Fred Field © 2006
From Horror to Hope — with
Hard Work
An Afghan Scholar
Aims to Repay What He Has Received
Colby College sophomore Qiamuddin Amiry sums up his life under
the Taliban in Kabul, Afghanistan, as a time of emptiness,
grinding labor, and periodic horror.
“I always compare it to Orwell’s 1984 — how
education was trying to brainwash you,” he says. “There
was no freedom of speech or anything.”
The teenager stayed away from his Taliban-controlled school
to weave carpets to help support his family. He watched weekly
soccer matches in the city stadium. But sometimes the Taliban
would lock the gates and tell the crowd inside that instead
of a game, there would be executions and punishments for alleged
crimes.
In 2000, the young man shook off his depression to resume
studying English. After 9/11 he got a job as a translator for
British Special Service where he heard about application
forms for five national UWC scholarships.

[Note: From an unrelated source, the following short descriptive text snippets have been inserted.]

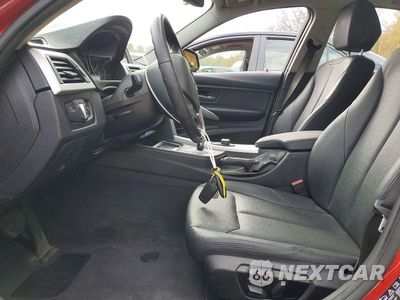 Zdjęcie 7 z 13 samochodu: 2013 BMW 328 XI VIN:WBA3B3C56DJ698207 - miniatura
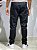 CALÇA PRETA LISA UNI JEANS 0004 - Imagem 3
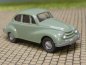 Preview: 1/87 Wiking DKW F 89 hellgrün Sonderpreis 4.99 statt 11€ 122 1A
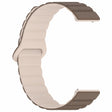Wirklich Angenehm Universell Silikon Universell Armband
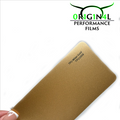 TPU-PPF METALLIC MILAN GOLD
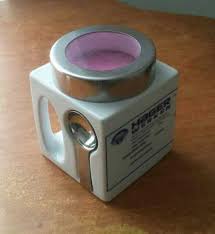 Pink and White Embalming Powder in Gaborone Botswana+27 63 480 9853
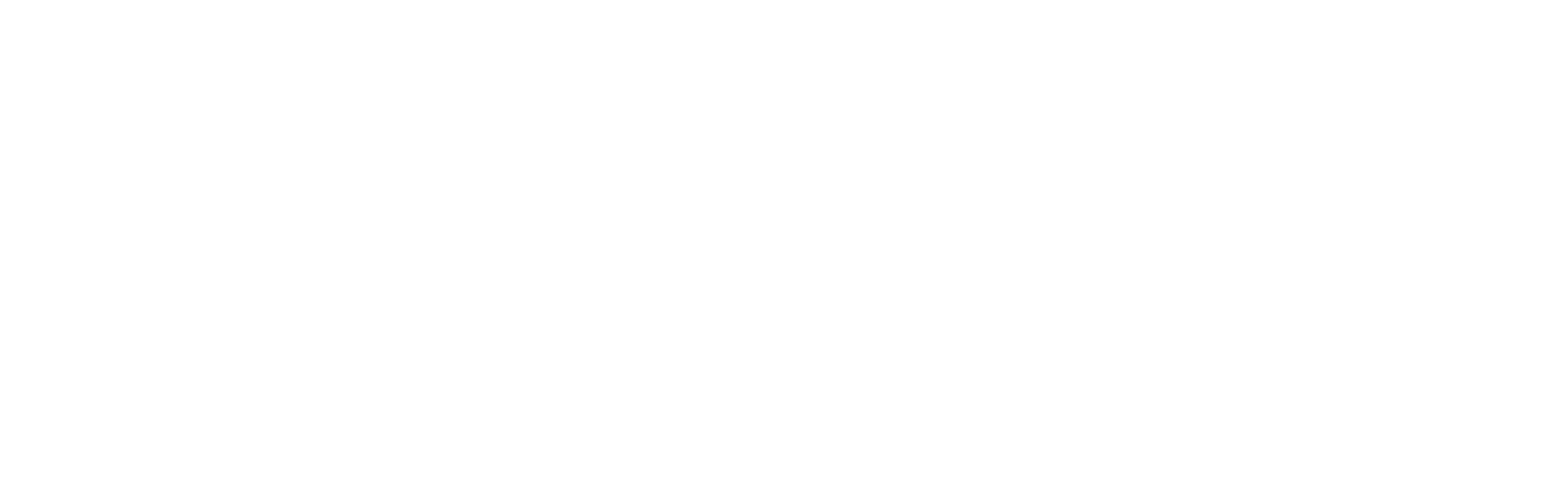 harrow-council-logo-white-2000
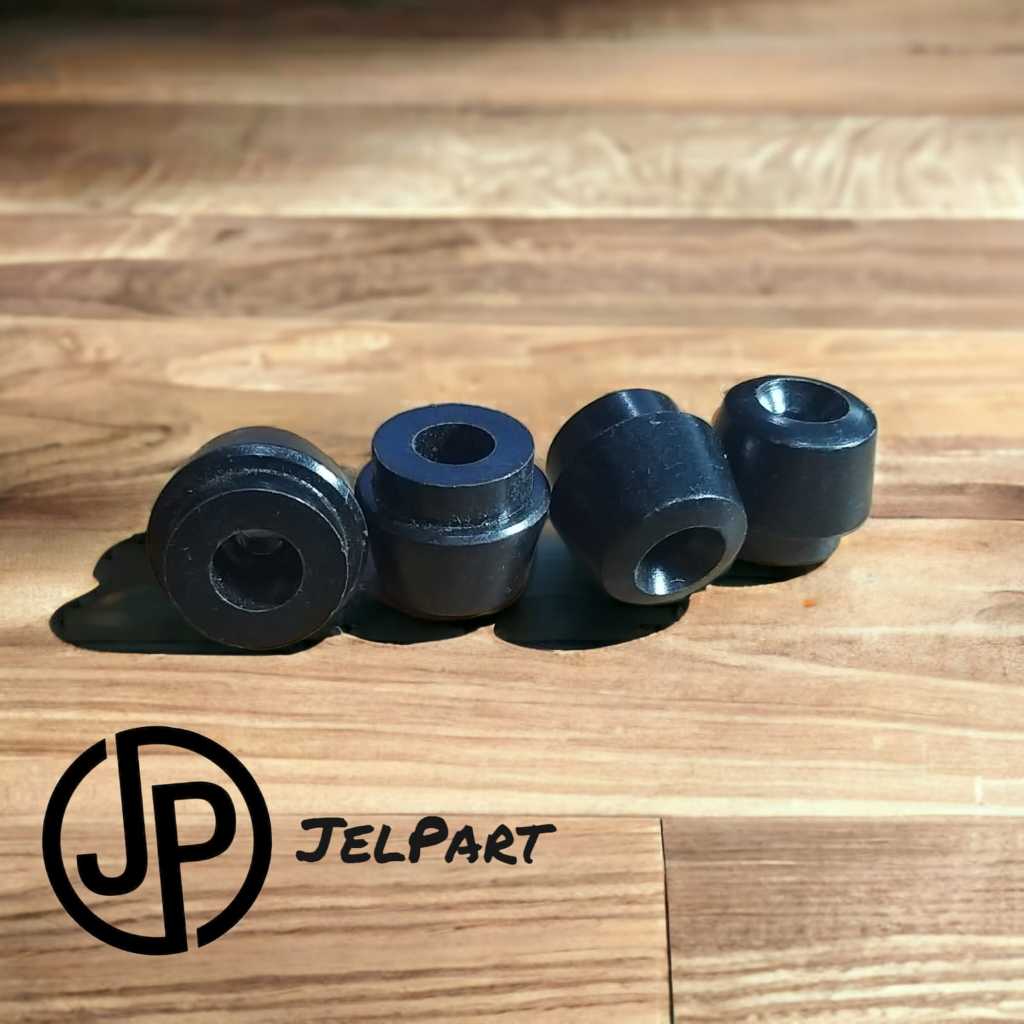 jalu stang vario beat spacy scoopy genio beat fi vario 125 150 original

“It was kind of a fairy tale. Nobody thought I could
get it,” he says. But he did. That led to two years at
Li Po Chun UWC in Hong Kong — “We had people from
75 countries there! It was the best two years of my life” — and
then to Colby, where he’s majoring in government and
philosophy.
In time, Qiam hopes to go home, to work for Afghanistan’s
renewal. If he can.
If it’s more stable, I want to eventually live in Afghanistan.
The international community gave a gift to the people of my
country, through helping me.”
Qiam is already working to develop a program that would enable
deserving Afghan teenagers to attend American prep schools.